Directive. Beginning at the line containing "Considering the options", output every line to the end of the data below exactly as it appears.

--- START Data to use ---

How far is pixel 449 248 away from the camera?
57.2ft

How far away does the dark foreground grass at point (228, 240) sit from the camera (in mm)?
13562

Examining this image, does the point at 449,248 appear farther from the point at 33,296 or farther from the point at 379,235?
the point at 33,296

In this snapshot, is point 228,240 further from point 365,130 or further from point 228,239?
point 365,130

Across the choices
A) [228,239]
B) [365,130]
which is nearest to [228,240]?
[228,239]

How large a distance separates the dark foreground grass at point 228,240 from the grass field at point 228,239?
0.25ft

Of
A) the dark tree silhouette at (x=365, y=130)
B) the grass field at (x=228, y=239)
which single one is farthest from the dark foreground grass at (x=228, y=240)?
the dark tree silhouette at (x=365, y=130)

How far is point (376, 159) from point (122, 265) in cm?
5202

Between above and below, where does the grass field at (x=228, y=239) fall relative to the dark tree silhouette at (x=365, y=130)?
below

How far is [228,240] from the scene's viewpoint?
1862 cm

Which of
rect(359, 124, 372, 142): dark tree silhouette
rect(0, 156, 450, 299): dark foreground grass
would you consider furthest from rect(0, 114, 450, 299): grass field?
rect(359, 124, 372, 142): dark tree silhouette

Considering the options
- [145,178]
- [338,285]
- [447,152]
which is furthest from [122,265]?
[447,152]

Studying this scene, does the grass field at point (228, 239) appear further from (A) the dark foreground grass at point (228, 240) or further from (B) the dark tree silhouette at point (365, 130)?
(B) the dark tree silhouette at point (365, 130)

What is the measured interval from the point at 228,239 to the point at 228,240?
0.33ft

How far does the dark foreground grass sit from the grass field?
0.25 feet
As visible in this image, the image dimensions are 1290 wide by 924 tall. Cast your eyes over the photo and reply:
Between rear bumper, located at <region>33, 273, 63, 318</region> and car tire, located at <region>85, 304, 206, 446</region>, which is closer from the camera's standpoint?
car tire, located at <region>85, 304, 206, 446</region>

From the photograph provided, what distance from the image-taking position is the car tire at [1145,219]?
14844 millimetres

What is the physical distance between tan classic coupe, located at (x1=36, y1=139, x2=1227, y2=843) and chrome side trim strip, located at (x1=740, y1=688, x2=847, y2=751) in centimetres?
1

--- END Data to use ---

Output of the exercise.
Considering the options
- [145,178]
- [338,285]
- [447,152]
which is furthest from [122,265]?
[447,152]

Studying this scene, does the grass field at point (228, 239) appear further from (A) the dark foreground grass at point (228, 240) or further from (B) the dark tree silhouette at point (365, 130)?
(B) the dark tree silhouette at point (365, 130)

What is the measured interval from the point at 228,239 to the point at 228,240?
0.33ft

How far does the dark foreground grass sit from the grass field?
0.25 feet
As visible in this image, the image dimensions are 1290 wide by 924 tall. Cast your eyes over the photo and reply:
Between rear bumper, located at <region>33, 273, 63, 318</region> and car tire, located at <region>85, 304, 206, 446</region>, which is closer from the camera's standpoint?
car tire, located at <region>85, 304, 206, 446</region>

From the photograph provided, what distance from the image-taking position is the car tire at [1145,219]?
14844 millimetres

What is the physical distance between tan classic coupe, located at (x1=36, y1=139, x2=1227, y2=843) and chrome side trim strip, located at (x1=740, y1=688, x2=847, y2=751) in centimetres?
1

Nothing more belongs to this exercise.